One inspiration for writing E Pluribus Kinko’s was the fact that hundreds of former coworkers told me that Kinko’s was the best job they ever had. Some qualified the sentiment by saying it was the best job they ever had until they started their own business. For many, the experience at Kinko’s ranked so highly because it was like owning their own business.
I’ve since developed the habit of asking people what their best job was, and the recurring theme, although often expressed in different words, is respect.
They say, “the people” or, “independence,” but ultimately they describe a culture of respect, where people listen to, debate with, and trust one another. In a respectful environment, skeptics are welcome, but cynics are shunned. The organization values candor, and appreciates people for their unique strengths. In respectful cultures, coworkers ask a lot of questions – you can’t have a productive conversation if everyone begins with conclusions.
Think about the best job you ever had. Think about the worst job you ever had. Did you feel respected at the former and disrespected at the latter?

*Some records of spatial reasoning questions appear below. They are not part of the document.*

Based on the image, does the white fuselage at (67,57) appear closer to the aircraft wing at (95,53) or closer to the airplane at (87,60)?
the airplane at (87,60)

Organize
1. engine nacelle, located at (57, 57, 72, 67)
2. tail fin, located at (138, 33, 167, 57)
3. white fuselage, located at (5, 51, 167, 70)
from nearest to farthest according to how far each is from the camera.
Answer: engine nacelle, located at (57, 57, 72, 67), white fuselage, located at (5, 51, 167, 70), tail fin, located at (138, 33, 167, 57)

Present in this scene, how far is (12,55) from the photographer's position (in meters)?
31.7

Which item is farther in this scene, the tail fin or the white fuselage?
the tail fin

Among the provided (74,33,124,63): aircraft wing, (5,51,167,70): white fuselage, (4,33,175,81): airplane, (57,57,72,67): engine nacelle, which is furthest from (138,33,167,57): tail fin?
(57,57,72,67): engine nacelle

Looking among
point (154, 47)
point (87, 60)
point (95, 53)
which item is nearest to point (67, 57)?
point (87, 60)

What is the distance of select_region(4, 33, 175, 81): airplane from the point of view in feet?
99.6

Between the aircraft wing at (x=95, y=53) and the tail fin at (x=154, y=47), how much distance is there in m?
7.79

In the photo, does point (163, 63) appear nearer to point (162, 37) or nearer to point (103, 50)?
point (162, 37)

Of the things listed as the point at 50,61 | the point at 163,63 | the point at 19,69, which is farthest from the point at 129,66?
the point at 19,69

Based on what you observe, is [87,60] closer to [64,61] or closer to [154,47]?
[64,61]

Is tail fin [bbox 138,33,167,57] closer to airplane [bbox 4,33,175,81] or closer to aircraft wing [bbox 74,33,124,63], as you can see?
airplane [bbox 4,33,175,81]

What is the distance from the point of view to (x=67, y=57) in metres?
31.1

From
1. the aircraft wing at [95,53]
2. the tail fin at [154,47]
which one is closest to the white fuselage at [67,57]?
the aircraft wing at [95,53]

Respect is a tricky subject in our society, because baby-boomers and their children have worked hard to diminish the concept. Coming out of the repression of the 1950s, young Americans strove to think for themselves and avoid unwarranted influence from the biases of others. Unfortunately, by the late 1960s, that idea morphed into, “Do what you want and don’t listen to anybody else.” We’ve become increasingly inconsiderate and disrespectful ever since.
But the workplace is a wholly artificial environment, with a culture created and nurtured (intentionally or not) by the leadership. We can build cultures that value respect, even if our society does not. Look around your current workplace and ask the question: Do we value respect? If so, how do we show it? If not, how can we build a more respectful culture? How can we make this the best job our coworkers ever had?